WHAT TO PRODUCE: Go to the line that contains "Which of point" and extract it along with every line after it, exactly, through the end of the data below.

ENTRIES SUPPLIED:
===

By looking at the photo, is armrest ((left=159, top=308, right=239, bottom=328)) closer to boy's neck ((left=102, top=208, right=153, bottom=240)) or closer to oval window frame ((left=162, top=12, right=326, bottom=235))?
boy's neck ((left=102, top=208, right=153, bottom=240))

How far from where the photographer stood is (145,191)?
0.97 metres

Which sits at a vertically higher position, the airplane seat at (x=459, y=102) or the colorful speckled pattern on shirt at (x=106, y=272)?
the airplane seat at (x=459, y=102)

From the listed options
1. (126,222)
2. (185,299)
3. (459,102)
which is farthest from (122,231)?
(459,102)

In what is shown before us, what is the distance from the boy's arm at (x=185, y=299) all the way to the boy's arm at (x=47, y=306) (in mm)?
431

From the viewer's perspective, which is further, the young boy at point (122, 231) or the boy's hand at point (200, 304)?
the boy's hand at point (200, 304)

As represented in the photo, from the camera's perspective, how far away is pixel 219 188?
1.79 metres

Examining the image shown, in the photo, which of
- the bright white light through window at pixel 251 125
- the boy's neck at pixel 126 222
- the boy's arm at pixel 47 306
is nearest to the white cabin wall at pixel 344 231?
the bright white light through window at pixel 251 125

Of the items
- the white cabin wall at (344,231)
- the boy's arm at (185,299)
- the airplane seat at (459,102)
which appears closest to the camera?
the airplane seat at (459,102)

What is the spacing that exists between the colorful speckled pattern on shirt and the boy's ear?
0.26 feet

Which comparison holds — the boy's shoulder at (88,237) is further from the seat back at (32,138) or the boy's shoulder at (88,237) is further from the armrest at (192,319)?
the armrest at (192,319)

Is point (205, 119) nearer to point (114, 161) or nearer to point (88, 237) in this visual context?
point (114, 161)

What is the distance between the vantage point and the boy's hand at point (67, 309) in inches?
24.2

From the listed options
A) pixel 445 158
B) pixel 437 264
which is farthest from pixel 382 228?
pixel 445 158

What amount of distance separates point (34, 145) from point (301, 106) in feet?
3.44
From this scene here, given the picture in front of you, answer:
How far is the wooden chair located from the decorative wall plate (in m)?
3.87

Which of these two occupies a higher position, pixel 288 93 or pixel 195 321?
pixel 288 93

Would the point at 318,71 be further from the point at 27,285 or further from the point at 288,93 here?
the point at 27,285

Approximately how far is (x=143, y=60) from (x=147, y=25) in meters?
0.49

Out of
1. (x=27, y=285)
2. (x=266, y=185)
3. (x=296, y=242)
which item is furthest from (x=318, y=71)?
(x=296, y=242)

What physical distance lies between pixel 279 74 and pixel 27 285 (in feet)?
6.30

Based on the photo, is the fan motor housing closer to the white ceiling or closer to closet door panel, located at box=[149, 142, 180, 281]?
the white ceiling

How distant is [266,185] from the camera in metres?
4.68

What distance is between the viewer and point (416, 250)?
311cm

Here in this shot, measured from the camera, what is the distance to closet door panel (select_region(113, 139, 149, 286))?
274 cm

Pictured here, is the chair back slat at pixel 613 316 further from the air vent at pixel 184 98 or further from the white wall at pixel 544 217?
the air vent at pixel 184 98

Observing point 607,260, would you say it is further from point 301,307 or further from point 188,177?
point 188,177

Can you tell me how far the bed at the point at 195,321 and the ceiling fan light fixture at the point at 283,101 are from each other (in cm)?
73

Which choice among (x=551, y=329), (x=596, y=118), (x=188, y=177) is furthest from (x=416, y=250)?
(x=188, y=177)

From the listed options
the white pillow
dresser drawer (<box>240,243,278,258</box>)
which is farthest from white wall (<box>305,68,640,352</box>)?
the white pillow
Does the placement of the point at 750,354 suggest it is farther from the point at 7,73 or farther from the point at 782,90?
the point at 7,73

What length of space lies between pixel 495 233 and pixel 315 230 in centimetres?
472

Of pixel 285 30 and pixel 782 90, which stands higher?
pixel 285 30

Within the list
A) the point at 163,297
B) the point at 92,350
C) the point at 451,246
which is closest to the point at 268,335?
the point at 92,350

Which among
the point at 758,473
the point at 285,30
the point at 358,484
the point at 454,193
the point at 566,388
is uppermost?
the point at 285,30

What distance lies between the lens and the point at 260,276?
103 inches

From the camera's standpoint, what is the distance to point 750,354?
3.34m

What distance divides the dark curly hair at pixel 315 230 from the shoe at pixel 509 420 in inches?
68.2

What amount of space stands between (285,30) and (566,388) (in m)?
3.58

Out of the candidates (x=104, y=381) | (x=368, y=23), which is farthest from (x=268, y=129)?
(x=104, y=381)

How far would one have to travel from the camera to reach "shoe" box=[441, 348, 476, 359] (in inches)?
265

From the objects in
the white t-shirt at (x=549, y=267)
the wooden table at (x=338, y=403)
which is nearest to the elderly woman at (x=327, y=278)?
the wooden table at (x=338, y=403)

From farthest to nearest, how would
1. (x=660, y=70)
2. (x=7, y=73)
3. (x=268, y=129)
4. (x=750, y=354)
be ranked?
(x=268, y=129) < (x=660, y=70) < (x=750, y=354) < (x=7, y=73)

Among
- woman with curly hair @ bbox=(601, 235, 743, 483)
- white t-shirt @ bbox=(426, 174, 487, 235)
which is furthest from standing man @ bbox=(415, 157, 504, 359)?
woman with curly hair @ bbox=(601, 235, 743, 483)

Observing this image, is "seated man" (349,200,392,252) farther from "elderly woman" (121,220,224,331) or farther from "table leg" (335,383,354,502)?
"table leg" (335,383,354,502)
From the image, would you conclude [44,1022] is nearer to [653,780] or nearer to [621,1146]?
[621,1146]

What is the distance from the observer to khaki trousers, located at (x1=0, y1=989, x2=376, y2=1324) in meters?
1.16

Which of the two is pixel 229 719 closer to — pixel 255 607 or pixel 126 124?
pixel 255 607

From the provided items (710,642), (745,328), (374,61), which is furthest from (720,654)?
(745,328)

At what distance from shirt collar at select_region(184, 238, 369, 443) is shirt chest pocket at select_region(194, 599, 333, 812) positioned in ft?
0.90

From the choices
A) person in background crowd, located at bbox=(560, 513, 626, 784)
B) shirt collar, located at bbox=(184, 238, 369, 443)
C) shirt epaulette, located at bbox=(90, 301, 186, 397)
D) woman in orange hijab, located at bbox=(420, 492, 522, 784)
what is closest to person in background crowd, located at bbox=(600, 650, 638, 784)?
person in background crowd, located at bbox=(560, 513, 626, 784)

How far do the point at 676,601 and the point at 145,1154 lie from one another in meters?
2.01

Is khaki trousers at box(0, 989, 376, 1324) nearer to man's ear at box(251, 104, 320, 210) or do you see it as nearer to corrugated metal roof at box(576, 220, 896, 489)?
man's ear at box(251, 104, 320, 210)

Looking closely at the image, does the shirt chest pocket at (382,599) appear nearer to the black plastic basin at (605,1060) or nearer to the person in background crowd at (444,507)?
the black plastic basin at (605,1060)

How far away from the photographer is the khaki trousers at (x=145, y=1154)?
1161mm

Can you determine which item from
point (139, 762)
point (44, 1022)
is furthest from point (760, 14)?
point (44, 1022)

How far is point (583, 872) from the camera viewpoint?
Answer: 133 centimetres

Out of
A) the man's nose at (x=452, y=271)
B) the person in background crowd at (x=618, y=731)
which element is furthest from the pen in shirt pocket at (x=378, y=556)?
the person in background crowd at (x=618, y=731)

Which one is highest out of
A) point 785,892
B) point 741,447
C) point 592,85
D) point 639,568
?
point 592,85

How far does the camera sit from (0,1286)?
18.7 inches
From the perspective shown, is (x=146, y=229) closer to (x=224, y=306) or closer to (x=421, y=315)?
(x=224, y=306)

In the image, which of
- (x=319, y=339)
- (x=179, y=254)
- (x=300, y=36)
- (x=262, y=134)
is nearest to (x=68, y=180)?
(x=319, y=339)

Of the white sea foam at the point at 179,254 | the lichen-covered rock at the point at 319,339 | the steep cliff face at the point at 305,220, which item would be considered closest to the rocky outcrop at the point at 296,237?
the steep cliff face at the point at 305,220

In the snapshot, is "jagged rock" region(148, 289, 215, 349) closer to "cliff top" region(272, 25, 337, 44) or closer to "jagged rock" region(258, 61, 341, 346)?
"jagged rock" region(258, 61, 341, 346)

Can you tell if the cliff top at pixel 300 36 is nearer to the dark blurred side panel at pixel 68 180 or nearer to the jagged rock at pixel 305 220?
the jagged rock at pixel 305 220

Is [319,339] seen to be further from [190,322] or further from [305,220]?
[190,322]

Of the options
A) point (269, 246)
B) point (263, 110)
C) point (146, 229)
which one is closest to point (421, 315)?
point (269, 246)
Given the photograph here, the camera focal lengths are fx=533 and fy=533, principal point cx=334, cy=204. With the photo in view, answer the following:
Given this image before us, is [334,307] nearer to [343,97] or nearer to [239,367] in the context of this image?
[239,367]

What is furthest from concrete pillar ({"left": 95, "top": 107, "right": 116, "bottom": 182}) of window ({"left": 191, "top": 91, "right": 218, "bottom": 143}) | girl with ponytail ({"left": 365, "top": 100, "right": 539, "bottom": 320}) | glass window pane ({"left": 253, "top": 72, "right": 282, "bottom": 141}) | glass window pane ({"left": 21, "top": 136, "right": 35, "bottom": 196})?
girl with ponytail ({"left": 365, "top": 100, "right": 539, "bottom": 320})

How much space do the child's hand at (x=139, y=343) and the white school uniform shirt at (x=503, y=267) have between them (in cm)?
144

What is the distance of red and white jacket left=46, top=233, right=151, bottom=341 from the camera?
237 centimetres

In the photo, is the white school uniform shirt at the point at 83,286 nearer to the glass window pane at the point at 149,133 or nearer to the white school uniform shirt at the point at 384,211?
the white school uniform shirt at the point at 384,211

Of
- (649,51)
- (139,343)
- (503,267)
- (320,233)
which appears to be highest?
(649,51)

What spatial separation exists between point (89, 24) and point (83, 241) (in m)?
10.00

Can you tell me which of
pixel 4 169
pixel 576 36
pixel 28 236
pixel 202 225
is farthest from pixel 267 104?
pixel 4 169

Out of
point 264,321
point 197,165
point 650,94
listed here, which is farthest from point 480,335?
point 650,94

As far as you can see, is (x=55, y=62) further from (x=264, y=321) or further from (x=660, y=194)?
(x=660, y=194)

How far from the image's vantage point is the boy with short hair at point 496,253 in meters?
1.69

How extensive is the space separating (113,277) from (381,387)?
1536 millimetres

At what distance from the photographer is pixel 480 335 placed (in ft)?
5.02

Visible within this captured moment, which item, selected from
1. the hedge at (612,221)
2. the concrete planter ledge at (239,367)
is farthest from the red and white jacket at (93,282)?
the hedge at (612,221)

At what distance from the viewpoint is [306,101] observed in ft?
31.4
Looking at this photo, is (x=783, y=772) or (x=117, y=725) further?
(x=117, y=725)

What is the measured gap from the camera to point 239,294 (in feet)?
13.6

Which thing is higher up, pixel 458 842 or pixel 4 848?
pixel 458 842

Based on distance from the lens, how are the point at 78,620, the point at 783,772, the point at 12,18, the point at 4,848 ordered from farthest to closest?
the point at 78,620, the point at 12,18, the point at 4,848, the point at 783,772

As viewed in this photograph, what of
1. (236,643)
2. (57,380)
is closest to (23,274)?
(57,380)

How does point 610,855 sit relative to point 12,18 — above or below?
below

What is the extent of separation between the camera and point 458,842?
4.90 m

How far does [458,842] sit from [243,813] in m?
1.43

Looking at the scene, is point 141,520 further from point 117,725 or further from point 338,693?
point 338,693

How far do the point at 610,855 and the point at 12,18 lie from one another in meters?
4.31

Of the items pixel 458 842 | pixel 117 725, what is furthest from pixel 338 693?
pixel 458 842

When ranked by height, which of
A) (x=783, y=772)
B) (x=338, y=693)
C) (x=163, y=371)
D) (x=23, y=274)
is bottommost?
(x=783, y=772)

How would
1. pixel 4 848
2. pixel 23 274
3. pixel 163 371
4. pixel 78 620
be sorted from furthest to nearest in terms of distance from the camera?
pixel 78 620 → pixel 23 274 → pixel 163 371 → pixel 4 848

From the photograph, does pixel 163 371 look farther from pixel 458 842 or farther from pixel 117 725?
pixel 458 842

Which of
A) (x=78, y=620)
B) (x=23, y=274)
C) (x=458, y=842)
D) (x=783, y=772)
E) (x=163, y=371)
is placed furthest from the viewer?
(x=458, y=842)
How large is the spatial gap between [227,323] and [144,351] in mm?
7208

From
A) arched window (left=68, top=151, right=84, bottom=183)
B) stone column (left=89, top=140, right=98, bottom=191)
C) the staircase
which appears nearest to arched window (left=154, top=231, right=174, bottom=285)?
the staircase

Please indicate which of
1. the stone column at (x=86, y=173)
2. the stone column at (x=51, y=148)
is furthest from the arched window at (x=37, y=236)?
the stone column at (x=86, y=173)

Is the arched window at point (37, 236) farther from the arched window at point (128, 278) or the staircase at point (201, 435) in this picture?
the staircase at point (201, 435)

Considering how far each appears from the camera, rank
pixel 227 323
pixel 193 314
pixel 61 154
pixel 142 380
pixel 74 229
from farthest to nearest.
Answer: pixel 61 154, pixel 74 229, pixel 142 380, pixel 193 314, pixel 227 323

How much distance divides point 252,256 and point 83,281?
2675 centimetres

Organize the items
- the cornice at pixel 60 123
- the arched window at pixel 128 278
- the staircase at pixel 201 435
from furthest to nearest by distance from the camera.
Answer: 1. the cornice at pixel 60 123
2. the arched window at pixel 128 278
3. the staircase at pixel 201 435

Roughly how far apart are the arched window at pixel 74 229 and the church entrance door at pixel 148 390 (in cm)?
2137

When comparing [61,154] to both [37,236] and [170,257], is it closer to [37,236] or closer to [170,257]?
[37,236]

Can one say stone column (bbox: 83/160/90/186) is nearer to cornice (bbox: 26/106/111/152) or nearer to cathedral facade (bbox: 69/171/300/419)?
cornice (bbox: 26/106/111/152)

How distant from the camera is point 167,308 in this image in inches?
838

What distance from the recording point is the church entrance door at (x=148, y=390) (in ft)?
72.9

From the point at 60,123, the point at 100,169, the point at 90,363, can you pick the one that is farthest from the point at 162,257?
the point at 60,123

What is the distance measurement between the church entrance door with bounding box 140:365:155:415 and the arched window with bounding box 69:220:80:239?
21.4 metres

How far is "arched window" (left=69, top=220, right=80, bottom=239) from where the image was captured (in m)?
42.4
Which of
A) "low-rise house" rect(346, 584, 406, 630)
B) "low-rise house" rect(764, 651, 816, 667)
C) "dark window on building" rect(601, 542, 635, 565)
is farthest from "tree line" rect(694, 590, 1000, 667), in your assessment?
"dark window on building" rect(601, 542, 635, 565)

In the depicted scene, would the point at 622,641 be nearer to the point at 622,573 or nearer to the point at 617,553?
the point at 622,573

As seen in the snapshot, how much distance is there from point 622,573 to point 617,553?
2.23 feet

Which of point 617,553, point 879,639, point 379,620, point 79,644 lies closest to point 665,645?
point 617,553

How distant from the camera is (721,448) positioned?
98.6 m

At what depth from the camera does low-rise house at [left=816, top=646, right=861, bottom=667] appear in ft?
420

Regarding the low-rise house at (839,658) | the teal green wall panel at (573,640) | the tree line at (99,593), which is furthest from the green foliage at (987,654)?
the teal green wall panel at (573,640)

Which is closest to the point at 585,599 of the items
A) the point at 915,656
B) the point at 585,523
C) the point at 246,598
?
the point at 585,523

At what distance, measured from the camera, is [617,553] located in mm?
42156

===

RESULT FOR THIS TASK:
Which of point 617,553, point 879,639, point 379,620, point 79,644 lies closest to point 665,645?
point 617,553

How distant from the camera is (721,448) positioned?
98.6 m

At what depth from the camera does low-rise house at [left=816, top=646, right=861, bottom=667] appear in ft?
420

Regarding the low-rise house at (839,658) | the teal green wall panel at (573,640) | the tree line at (99,593), which is furthest from the green foliage at (987,654)?
the teal green wall panel at (573,640)

Which is closest to the point at 585,599 of the items
A) the point at 915,656
B) the point at 585,523
C) the point at 246,598
?
the point at 585,523

At what distance, measured from the camera, is [617,553] located in mm?
42156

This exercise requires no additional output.